1. On appelle évapotranspiration la somme de l’évaporation de l’eau du sol et de la « transpiration » des plantes, qui rejettent dans l’atmosphère par les pores de leurs feuilles la quasi-totalité de l’eau qu’elles absorbent.

L'agriculture, source de solutions

L’agriculture, consommatrice d’eau et émettrice de gaz à effet de serre, est souvent montrée du doigt comme une des causes majeures du dérèglement climatique, mais elle est aussi source de solutions, notamment par sa capacité à stocker du carbone dans les végétaux et dans les sols.
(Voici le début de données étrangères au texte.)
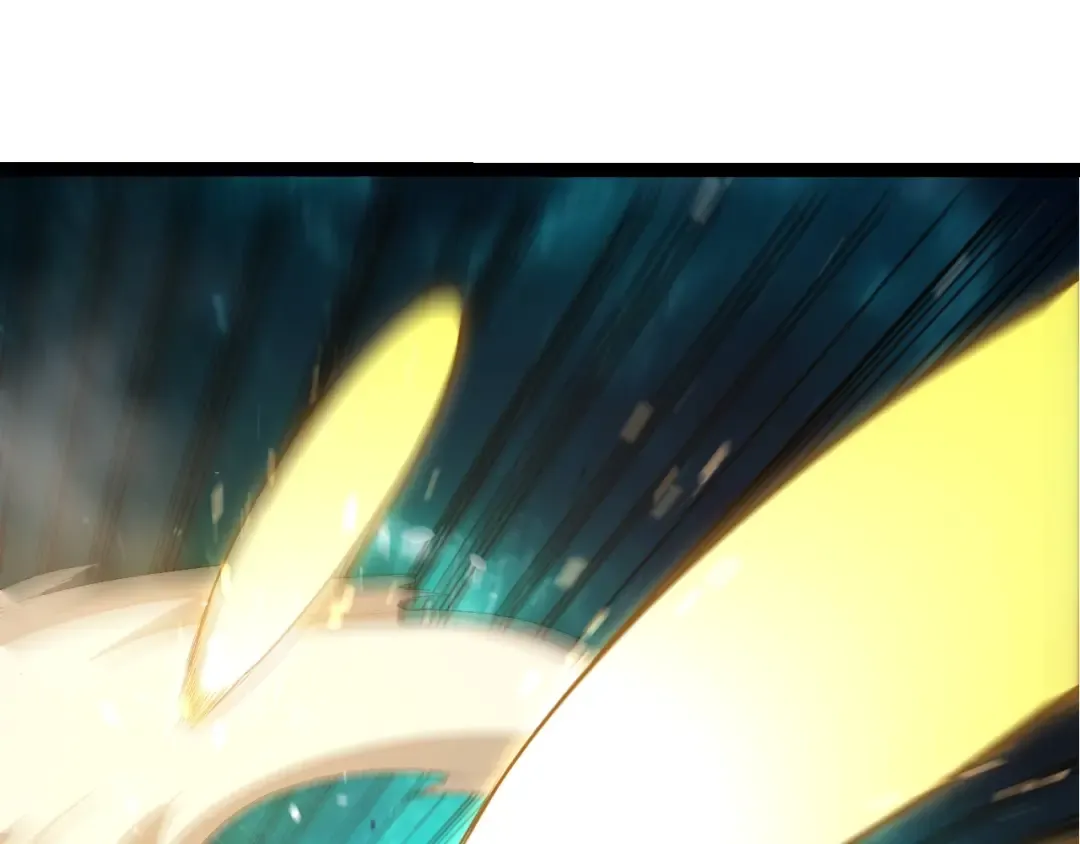 第419话 虚空龙王形态 第53页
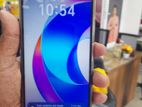 Honor X5 Plus (Used)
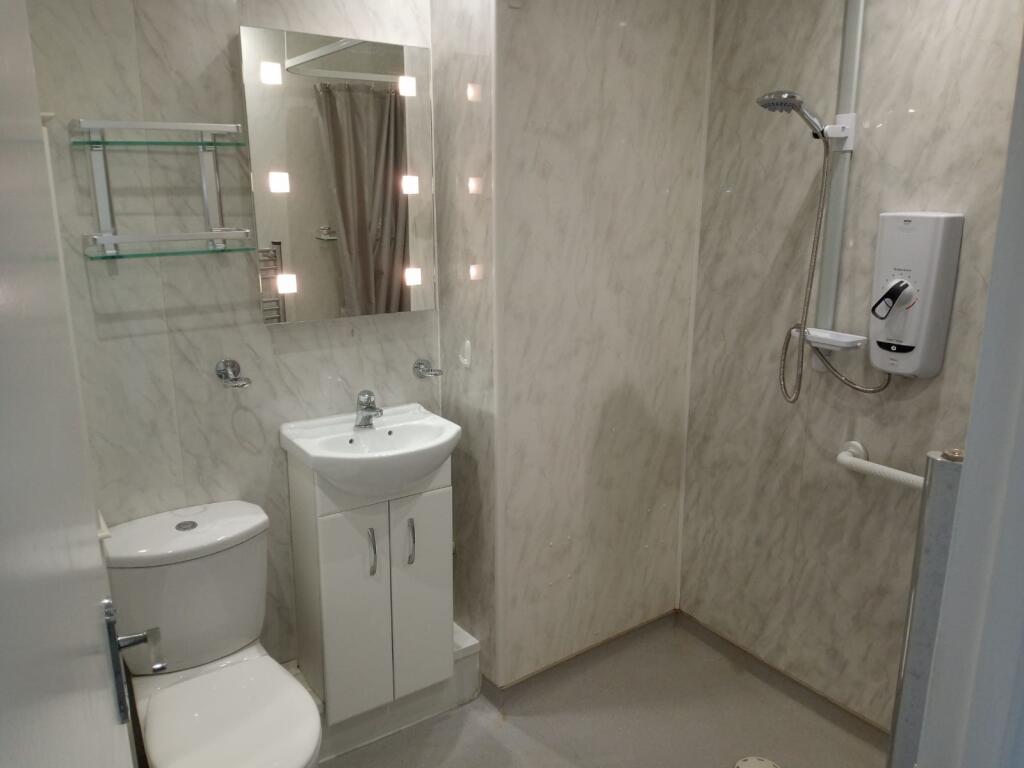 Additional image 5 of Verwood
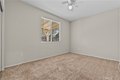 Additional image 25 of 1790 Hideaway Pl, Palmdale, CA, 93551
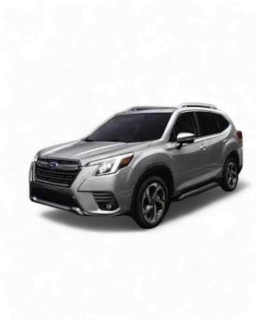Forester 2024-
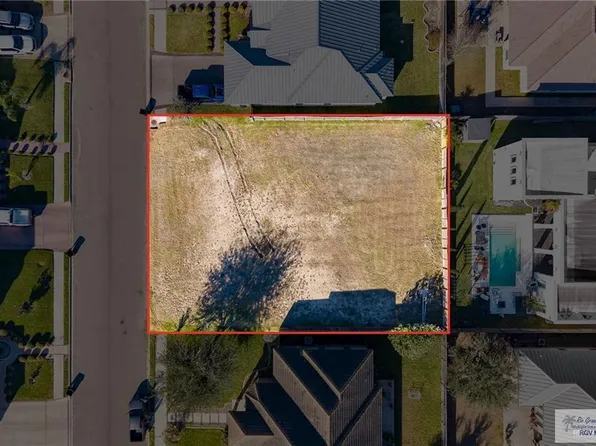 3717 E Roosevelt Ave, Alton, TX 78573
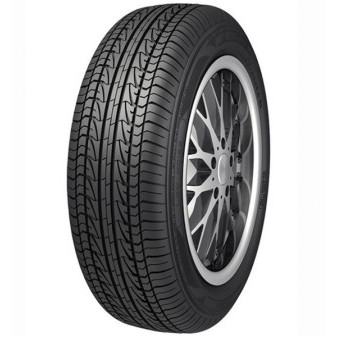 Pneumatika NANKANG L165/80 R15 87T Comfort CX668 EU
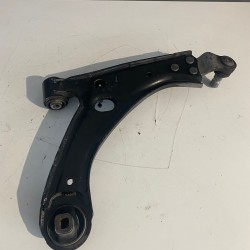 Brat Stanga Fata Volvo XC40 2019 32221283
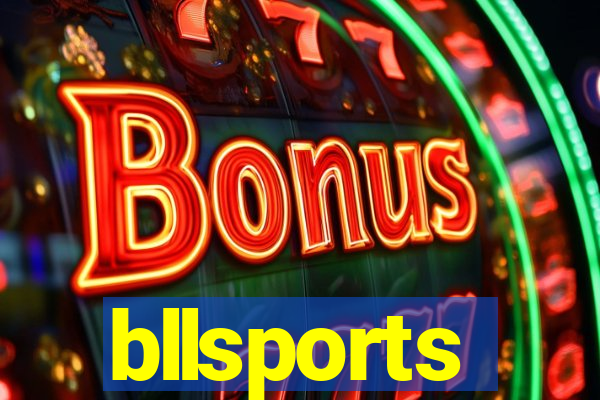 bllsports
Ce potentiel est significatif comme le montre l’initiative 4 pour mille soutenue par INRAE.

Face à un risque de manque d’eau, il faut concevoir de nouveaux systèmes agricoles qui soient certes économes en eau, mais qui agissent aussi sur la cause du manque d’eau, c’est-à-dire qui atténuent le réchauffement climatique, en favorisant le stockage de carbone, mais surtout en diminuant les émissions de gaz à effet de serre (gaz carbonique CO2, méthane CH4 et protoxyde d’azote N2O).

Les sols des grandes cultures représentent le plus gros potentiel de stockage de carbone

L’initiative « 4 pour mille », lancée lors de la COP21 à Paris en 2015 avec une contribution significative d’INRAE, repose sur l’hypothèse qu’une augmentation annuelle de 4 pour mille du stockage de carbone dans les sols mondiaux (soit 1 500 x 4/1 000 = 6 milliards de tonnes de carbone) permettrait de compenser l’augmentation annuelle des émissions de CO2 liées aux activités humaines (4,3 milliards de tonnes). INRAE a montré qu’en France, le plus gros potentiel de stockage de carbone se trouve dans les sols des grandes cultures, grâce à des pratiques comme le développement de couverts végétaux intermédiaires et l’agroforesterie (voir l'article 3 de ce dossier). Ce calcul s’entend sous condition de préserver les zones de stockage de carbone existantes (forêts, prairies, zones humides) en stoppant l’artificialisation des terres.